SOURCE EXTRACT
Call for Essays About Any Aspect of Popular Culture, Present or Past

 
Comics
Written Into The Story: Not unlike his fictive creation Tom Taylor, Mike Carey finds himself trapped in a world of his own construction.
Bookmark and Share
Text:AAA

I still remember my slight enthusiasm for The Unwritten. A DC/Vertigo series helmed by writer Mike Carey and artist Peter Gross that explored the ideas of story and culture and their affect upon the world.  Well, after months of being behind in my comicbook reading, I finally managed to catch up on a majority of the series I follow. The Unwritten does not impress as it once did.


The Unwritten had already fallen off my radar prior to my reading catch-up. I was no longer grasping for the next issue. I was no longer reading and re-reading the issues already in my possession. I was no longer playing along, digging into the comic looking for clues or themes. That reaction I had toward The Unwritten died months ago – probably around issue twelve if I were to guess. I did still enjoy the book on some level, though. I thought it was a good series, one that I would certainly gain a likable experience from once reading it in a stack of three or four issues. Not the case.

MATERIAL SHOWN
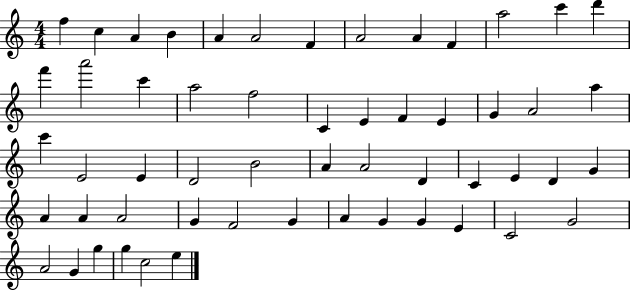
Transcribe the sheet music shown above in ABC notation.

X:1
T:Untitled
M:4/4
L:1/4
K:C
f c A B A A2 F A2 A F a2 c' d' f' a'2 c' a2 f2 C E F E G A2 a c' E2 E D2 B2 A A2 D C E D G A A A2 G F2 G A G G E C2 G2 A2 G g g c2 e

THE REQUEST
Please write what comes next in the review of The Unwritten, starting after its last sentence. The records come from a separate source.

RIGHT ANSWER
The Unwritten, the most recent issues, read like a story that had lost its steam. The giant questions and mystery of the series seemed to be gone or on their way to a halt. There was nothing propelling the book anymore. Tom Taylor’s father had been dealt with, Lizzie Hexam was no longer a question to us, Tom seemed to be comfortable with his role: where was the conflict?


I guess there is the question of the map and the world hopping as Tom Taylor, our protagonist, uses the wonderful, little map in his possession to travel across fictional worlds using a mystified door knob. But this new direction or focus feels very much like some video game-irized version of a comicbook. Each setting feels like a new level in a larger scheme of some goal oriented quest, leaving the conflict in a very two-dimensional fashion. The series’ beginning had many subplots buzzing around, and Tom Taylor’s own existence was constantly bombarded with new questions and ideas. Now, it’s world hopping (in video game fashion), to discover this thing titled “the source.”


I don’t know. I am not thrilled, nor fascinated by it.


The subplots also feel lackluster. Savoy, Tom’s compadre, seems to be turning into a vampire after suffering a bite from the series’ villain, Count Ambrosio. Tom and Lizzie seem to be sexually attracted to each other. And the big, bad organization out to get Tom is applying new management, but none of this compares to the tension the first ten issues of The Unwritten supplied.



Big things were happening in those early issues. Questions of perception, presentation of media and the intrusion it makes upon our lives. Tom Taylor being a scared, little man on the defensive. The Frankenstein monster, murder, prison, Nazis, a scary hitman with a bad ass mustache: these things do not compare to what the series focuses on now. Not even close.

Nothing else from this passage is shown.